What happens afterwards doesn’t matter. What matters is that despite how terrible his words were, they were precisely the ones I needed to hear. You don’t spit out words like that from one night of drunkenness — the ugly inside someone that would prompt them to say words like that was always planted and rooted in there. I was just too naive to realize. So I needed to hear this. I needed to hear him say these words and I needed for him to reveal the ugliest side of him. And perhaps it is my fault for bringing out the worst in him, but at the end of the day, this was what I needed to hear to finally realize that this was not a person I wanted in my life at all.
My friends tried making him apologize when he sobered up the next day. As if an apology mattered. Even in his sober state, he stood by what he said and said that I deserved what he said because I had gotten everything too easily in life and I didn’t know what it was like to not have something I wanted. Needless to say, I’m not very fond of him right now.
But life has a funny way of doing… whatever life does. Last night, I spent two hours talking to a guy that I had just met a week ago. We had the obligatory awkward “ugh we like each other conversation but too bad distance exists because this isn’t feasible” conversation. We recounted our first impressions of each other and he told me that he couldn’t imagine why someone as nice as me couldn’t find someone at my school.
It’s been a long time since someone has said something like that to me. Even before that night, my ex wasn’t very generous with doling out compliments. He constantly told me that I was too fat and not smart enough for him. I remember asking him if I could meet his best friend but he told me that I wasn’t a ten so I wasn’t good enough. I remember us getting into a fight because I didn’t want to change my profile picture into one with him.

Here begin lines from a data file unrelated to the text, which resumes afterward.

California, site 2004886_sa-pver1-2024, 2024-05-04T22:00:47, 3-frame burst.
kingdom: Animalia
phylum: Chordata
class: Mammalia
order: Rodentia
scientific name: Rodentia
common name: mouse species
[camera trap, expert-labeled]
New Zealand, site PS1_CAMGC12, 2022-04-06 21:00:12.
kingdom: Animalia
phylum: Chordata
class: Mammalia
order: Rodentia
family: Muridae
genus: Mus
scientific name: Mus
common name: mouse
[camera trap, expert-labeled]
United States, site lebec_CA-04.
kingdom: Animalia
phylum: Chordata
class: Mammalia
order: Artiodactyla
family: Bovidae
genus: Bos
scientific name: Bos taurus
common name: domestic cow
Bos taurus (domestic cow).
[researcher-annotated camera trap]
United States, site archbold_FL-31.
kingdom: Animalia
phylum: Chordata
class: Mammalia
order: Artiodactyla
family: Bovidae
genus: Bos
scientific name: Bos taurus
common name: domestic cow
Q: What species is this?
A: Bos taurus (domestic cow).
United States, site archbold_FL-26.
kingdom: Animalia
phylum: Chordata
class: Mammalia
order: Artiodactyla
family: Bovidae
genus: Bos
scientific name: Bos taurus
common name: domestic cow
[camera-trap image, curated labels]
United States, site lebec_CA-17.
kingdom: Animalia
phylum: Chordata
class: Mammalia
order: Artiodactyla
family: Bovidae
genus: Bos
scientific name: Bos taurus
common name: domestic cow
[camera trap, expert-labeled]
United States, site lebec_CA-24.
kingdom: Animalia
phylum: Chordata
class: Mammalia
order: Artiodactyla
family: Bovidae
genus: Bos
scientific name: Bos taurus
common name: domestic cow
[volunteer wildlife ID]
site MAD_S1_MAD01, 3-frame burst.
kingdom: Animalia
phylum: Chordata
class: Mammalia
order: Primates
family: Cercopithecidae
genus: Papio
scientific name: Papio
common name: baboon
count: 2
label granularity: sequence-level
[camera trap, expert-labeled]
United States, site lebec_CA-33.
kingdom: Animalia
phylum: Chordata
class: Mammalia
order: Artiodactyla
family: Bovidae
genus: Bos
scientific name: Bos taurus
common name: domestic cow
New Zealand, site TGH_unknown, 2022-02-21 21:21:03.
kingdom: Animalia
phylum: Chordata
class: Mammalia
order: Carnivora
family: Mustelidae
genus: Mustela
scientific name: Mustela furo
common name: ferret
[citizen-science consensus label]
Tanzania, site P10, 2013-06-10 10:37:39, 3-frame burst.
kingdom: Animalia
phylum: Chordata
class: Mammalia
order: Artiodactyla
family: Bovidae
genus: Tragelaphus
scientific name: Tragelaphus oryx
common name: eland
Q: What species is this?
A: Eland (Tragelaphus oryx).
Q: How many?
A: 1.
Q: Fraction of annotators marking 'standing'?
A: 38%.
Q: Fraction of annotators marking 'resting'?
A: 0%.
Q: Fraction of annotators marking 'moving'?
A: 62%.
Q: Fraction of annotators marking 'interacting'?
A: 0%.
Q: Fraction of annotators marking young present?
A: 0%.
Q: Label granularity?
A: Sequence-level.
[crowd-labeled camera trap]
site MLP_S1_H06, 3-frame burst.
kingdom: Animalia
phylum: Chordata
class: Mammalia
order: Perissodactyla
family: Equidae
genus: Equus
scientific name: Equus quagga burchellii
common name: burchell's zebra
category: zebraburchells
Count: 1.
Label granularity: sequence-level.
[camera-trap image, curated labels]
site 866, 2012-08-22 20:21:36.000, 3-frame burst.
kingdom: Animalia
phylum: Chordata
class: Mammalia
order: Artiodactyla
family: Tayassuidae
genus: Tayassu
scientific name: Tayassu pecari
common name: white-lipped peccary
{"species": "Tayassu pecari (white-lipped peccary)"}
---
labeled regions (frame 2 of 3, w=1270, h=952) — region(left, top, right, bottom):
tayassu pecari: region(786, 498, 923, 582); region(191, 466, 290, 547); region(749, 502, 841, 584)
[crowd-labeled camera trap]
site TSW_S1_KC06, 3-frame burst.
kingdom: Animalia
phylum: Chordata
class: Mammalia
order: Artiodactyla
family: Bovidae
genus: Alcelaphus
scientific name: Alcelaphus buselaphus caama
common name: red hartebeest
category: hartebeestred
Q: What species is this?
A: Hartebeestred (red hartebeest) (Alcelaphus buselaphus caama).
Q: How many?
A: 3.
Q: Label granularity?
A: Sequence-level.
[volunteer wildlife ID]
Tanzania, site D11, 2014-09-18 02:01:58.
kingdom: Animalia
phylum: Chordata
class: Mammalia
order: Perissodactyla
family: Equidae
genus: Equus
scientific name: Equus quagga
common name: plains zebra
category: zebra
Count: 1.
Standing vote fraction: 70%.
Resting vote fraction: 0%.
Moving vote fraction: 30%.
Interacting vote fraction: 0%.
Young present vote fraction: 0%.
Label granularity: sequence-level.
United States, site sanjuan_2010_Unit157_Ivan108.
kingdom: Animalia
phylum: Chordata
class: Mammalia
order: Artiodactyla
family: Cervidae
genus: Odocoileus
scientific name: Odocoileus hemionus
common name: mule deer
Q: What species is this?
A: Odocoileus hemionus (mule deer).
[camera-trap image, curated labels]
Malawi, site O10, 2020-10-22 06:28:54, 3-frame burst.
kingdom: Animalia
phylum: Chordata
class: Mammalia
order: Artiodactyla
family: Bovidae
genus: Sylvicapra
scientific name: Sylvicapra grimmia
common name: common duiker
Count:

But this new guy is eight hours away from me. And perhaps what he said to me was the result of our honeymoon period — the beautiful innocence associated with the seeds of any new relationship. We casually toss compliments back and forth, we Skype and do nothing but look at each other in silence, this warm giggly feeling that natural endorphins induce — this is all too deceptively perfect. I have learned to grow suspicious of anything good in my life.
But still, I have learned to remind myself that I am worth loving. That I am worth being alive. One year ago I would not have imagined myself ever being able to recover from what my ex said to me. But just because one person says something, doesn’t mean they’re right. Sometimes it takes people saying all the wrong things for us to realize that we deserve what’s right.